INFORMATION SUPPLIED:
---*---

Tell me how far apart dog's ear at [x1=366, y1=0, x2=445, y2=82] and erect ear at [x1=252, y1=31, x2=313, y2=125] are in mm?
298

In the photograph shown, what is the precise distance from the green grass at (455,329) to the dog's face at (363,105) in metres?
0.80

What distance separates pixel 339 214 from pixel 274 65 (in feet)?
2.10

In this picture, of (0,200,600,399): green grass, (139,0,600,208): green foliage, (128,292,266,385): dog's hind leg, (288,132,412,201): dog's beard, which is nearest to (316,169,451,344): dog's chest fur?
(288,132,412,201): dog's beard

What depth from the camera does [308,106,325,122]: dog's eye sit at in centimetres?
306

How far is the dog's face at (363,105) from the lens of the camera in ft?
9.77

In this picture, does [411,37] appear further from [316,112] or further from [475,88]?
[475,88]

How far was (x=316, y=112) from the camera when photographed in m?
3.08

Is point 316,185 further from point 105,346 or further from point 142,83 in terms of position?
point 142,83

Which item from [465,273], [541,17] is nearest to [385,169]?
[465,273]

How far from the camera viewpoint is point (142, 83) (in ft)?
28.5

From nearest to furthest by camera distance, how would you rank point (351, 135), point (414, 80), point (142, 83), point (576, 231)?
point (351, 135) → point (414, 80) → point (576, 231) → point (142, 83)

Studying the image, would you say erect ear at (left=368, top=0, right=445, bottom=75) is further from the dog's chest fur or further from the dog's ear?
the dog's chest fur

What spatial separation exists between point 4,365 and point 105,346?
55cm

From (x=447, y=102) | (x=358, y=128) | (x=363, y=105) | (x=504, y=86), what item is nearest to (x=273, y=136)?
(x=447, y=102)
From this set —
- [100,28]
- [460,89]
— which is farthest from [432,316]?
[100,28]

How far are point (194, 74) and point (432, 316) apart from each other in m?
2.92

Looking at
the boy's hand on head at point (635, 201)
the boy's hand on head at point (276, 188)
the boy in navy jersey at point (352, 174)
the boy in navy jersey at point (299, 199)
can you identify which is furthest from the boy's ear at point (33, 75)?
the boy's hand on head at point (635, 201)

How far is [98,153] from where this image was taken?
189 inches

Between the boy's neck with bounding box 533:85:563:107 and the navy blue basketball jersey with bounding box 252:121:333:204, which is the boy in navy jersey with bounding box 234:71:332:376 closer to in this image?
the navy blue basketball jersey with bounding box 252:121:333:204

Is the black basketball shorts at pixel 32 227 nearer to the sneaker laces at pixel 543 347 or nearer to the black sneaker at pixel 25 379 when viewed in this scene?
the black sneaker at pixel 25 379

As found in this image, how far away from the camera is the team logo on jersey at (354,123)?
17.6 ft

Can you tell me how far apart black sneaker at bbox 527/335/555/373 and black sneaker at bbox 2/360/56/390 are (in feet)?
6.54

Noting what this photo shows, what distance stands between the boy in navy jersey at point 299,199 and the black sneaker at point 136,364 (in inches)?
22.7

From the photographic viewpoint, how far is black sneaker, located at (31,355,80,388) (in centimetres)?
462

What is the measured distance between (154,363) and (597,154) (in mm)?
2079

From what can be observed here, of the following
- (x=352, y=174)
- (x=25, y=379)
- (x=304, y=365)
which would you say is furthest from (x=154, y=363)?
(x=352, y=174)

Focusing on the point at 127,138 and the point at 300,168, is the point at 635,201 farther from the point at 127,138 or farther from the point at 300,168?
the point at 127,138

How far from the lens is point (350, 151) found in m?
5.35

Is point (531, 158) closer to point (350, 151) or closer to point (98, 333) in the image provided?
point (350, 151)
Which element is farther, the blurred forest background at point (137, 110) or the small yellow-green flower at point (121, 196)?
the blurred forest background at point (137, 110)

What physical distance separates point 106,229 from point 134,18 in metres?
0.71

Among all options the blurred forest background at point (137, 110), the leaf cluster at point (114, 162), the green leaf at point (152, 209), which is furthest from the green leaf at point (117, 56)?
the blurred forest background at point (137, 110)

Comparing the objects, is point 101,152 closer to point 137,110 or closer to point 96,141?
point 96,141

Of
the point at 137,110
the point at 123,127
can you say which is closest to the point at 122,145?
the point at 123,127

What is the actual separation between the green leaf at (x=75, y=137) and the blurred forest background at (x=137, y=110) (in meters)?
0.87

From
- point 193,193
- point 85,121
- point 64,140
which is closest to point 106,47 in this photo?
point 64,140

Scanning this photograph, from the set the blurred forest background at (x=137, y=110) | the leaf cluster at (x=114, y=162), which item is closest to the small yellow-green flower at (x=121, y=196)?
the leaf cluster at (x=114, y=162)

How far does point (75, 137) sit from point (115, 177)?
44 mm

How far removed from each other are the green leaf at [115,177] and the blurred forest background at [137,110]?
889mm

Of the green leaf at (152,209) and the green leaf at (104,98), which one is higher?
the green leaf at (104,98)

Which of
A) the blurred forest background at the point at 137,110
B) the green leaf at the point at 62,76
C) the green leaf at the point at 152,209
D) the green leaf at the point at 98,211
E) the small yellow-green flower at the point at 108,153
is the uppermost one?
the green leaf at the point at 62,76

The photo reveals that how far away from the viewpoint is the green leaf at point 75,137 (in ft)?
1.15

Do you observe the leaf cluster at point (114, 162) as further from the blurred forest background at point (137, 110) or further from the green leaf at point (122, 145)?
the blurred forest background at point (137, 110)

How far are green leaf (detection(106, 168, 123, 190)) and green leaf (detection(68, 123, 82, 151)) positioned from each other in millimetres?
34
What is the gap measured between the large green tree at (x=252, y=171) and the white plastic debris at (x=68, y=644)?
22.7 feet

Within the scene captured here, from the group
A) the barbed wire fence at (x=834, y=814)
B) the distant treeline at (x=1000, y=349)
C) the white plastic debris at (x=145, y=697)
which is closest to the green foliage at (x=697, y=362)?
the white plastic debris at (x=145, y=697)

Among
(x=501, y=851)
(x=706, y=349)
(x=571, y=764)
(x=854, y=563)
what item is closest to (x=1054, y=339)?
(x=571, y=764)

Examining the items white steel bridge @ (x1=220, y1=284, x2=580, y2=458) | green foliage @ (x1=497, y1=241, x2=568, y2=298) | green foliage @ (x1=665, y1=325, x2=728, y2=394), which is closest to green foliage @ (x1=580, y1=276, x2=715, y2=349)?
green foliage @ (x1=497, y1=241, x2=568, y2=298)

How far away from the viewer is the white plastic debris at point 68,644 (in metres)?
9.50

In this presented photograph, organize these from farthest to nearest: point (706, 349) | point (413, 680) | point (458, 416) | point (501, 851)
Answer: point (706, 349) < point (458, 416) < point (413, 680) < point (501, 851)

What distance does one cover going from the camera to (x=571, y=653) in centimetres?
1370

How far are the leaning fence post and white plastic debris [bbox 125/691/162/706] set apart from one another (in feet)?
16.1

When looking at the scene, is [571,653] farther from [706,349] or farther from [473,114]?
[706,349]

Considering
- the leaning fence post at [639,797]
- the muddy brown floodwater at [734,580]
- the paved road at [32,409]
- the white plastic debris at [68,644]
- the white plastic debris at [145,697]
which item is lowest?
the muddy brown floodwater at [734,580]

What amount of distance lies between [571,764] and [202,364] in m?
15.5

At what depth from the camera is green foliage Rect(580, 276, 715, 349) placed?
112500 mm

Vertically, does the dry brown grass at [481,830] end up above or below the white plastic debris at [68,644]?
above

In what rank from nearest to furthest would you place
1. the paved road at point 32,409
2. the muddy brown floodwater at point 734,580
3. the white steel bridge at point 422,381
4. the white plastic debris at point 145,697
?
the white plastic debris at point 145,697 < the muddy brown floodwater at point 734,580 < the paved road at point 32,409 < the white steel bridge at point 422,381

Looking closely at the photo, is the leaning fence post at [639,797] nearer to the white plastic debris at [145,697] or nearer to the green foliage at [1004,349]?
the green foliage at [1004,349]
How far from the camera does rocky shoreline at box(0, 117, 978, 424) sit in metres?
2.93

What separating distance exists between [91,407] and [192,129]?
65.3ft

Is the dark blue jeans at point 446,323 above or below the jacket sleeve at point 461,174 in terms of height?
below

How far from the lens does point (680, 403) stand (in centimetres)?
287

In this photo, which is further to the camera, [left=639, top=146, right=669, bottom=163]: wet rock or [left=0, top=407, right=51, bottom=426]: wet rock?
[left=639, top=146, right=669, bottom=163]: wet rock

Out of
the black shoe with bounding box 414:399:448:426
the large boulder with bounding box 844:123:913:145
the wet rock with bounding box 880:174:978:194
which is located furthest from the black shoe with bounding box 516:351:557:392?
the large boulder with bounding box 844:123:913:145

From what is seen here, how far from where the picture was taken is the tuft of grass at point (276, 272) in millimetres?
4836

---*---

YOUR INSTRUCTIONS: Extract, exactly as they appear, the lines from the one containing "Looking closely at" through the final line.

EXERCISE SOLUTION:
Looking closely at the photo, is the leaning fence post at [639,797] nearer to the white plastic debris at [145,697] or nearer to the green foliage at [1004,349]?
the green foliage at [1004,349]
How far from the camera does rocky shoreline at box(0, 117, 978, 424) sit in metres?
2.93

What separating distance exists between [91,407] and [192,129]?
65.3ft

Is the dark blue jeans at point 446,323 above or below the jacket sleeve at point 461,174 in terms of height?
below

How far from the lens does point (680, 403) stand (in centimetres)?
287

In this photo, which is further to the camera, [left=639, top=146, right=669, bottom=163]: wet rock or [left=0, top=407, right=51, bottom=426]: wet rock?
[left=639, top=146, right=669, bottom=163]: wet rock

Out of
the black shoe with bounding box 414:399:448:426
the large boulder with bounding box 844:123:913:145
the wet rock with bounding box 880:174:978:194
which is located furthest from the black shoe with bounding box 516:351:557:392?
the large boulder with bounding box 844:123:913:145

From what is seen here, how far from where the picture was taken is the tuft of grass at point (276, 272) in millimetres?
4836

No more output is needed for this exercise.